# So we got the XD 45 ACP 4"...



## xodustrance (Jan 26, 2008)

And all I can say is just WOW.

Love the additional handle saftey. A little stiff new, but my wife will be breaking it in regularly.

Does anyone know a compatible but good quality laser sight?

New to this, so any good make laser sight would be great.


----------



## UNLTD1487 (Feb 4, 2008)

Great choice. I am torn between the .45 and the .40 caliber.

The Streamlight TLR-2 Laser/LED is a great tactical pistol light. $199.99 was the cheapest I found it for. And I am pretty sure there ain't any other place that are cheaper.

I have it and love it. Cant think of any other combo light that can beat this.
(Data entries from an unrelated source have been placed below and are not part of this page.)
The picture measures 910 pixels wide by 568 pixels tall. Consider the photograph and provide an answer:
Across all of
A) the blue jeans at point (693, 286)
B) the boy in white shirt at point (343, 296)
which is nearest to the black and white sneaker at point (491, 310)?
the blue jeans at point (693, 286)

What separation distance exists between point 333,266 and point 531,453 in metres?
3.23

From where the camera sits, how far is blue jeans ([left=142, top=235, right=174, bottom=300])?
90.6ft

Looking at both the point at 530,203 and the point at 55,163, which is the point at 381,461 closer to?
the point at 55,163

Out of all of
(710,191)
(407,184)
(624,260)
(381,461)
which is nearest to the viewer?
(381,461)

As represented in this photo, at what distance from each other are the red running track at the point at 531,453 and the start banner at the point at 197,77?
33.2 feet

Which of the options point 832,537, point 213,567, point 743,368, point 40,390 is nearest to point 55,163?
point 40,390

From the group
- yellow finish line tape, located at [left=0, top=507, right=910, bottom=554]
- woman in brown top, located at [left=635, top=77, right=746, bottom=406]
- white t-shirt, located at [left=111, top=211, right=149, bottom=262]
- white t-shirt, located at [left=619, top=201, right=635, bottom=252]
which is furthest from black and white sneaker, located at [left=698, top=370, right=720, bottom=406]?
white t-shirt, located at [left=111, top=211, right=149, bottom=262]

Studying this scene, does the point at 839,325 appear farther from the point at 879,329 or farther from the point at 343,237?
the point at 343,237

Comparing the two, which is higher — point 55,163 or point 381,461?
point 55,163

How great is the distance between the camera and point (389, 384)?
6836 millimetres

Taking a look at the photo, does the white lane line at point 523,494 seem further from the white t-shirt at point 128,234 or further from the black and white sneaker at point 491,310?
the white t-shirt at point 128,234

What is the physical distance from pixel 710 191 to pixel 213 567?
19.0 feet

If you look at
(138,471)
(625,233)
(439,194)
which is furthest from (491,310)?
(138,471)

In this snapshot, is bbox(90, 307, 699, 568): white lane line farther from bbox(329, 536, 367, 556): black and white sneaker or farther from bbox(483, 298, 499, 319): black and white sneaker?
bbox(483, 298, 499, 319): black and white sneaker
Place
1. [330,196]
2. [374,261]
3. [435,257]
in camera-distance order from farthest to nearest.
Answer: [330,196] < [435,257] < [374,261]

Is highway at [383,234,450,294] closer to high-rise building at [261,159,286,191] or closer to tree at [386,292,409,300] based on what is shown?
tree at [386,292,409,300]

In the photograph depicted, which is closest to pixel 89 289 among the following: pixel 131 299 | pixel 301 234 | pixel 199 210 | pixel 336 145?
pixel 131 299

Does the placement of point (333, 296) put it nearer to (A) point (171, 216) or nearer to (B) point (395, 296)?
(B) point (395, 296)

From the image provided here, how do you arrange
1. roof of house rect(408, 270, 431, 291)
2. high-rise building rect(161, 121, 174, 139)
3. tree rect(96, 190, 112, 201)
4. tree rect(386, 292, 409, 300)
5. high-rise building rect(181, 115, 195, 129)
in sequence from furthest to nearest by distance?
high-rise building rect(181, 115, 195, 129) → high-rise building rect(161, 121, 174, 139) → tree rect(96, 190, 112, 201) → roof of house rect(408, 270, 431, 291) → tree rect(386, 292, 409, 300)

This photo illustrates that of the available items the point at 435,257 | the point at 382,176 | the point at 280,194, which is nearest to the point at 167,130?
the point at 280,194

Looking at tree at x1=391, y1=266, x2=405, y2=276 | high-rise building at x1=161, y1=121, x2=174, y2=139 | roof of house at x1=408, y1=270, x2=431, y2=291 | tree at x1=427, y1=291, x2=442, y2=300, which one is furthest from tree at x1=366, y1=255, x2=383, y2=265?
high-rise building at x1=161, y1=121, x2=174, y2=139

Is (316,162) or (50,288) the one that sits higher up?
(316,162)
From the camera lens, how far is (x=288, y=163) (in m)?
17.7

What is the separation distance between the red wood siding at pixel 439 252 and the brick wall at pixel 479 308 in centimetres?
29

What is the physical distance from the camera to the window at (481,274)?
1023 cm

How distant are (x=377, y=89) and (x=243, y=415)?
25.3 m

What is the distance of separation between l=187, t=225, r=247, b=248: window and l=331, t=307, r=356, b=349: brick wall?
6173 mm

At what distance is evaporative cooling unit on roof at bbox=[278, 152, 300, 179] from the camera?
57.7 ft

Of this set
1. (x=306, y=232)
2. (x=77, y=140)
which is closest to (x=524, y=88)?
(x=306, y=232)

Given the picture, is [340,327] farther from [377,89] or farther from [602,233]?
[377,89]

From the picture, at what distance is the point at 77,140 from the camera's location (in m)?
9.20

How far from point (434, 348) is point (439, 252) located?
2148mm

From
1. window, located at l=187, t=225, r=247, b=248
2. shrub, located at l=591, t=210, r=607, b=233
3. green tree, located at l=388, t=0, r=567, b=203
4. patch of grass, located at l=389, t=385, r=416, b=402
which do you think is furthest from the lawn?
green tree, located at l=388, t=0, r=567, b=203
http://www.botachtactical.com/sttlledlila.html


----------



## Todd (Jul 3, 2006)

Crimson Trace. One will be on either my current XD Service or the XD-SC I plan on getting in the future. http://www.crimsontrace.com/Home/Products/SpringfieldArmory/LG445/tabid/315/Default.aspx


----------



## BeefyBeefo (Jan 30, 2008)

+1 on the Crimson Trace.

-Jeff-


----------



## Mike Barham (Mar 30, 2006)

A third vote for the excellent Crimson Trace.


----------



## myxd45 (Jan 18, 2008)

*the best*

http://www.lasermax.com/category.php?id=7


----------